Gerade gestern hat das Europaparlament über die neue Agrarpolitik abgestimmt, und es ist ein weiter so. Es werden Milliarden in eine Agrarwirtschaft hineingepumpt, ohne Zweckbindung, sage ich mal, quasi als Flächenprämie, ohne qualitative Ziele, und wir erleben eine Agrarpolitik, wo die Bauern sterben, wo wir Kollateralschäden an Umwelt, Tier und Natur haben, und es ändert sich nichts, obwohl es eigentlich da aufgeschrieben ist. Und da kann man wirklich in der Tat nur sagen: Bürger, steht auf!

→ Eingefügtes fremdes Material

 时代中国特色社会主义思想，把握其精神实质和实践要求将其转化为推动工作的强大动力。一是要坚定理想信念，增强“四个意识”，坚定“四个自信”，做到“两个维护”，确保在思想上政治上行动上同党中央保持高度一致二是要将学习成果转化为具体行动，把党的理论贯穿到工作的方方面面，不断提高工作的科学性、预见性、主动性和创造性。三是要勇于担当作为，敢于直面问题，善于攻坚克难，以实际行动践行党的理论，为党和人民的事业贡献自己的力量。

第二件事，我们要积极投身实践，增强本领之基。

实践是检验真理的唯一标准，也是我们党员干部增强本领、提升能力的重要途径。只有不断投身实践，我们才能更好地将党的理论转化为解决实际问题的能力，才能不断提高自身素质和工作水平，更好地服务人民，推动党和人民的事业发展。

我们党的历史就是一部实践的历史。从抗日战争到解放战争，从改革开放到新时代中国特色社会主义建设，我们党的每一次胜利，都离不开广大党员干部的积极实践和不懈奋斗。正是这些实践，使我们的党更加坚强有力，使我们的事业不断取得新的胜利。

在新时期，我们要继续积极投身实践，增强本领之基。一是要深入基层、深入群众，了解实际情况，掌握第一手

Ich will noch einen zweiten Punkt sagen, der mir Mut macht. Mut macht mir die Tatsache, dass in Deutschland dadurch, dass verschiedene Gruppen sich an einen Tisch gesetzt haben, ein Kompromiss erzielt worden ist, was den Kohleausstieg angeht. Ich glaube, die Politik hat nicht die Kraft, allein die Entscheidungen zu treffen, die notwendig sind, und deshalb ist es wichtig, auch die zivilgesellschaftlichen Organisationen – dazu gehören die Umweltverbände, auch die Gewerkschaften und andere Gruppen – an einen Tisch zu bringen und zu sagen: Leute, es muss sich was ändern. Und ich glaube, die Bereitschaft in der Gesellschaft auf Veränderungen ist weit größer als in der Politik.
Schülerdemos - "Das ist ja fast praktizierte Sozialkunde"
Ehring: In diesen Wochen protestieren Schülerinnen und Schüler vor allem für den Klimaschutz. Ist das ein Signal für eine Wende?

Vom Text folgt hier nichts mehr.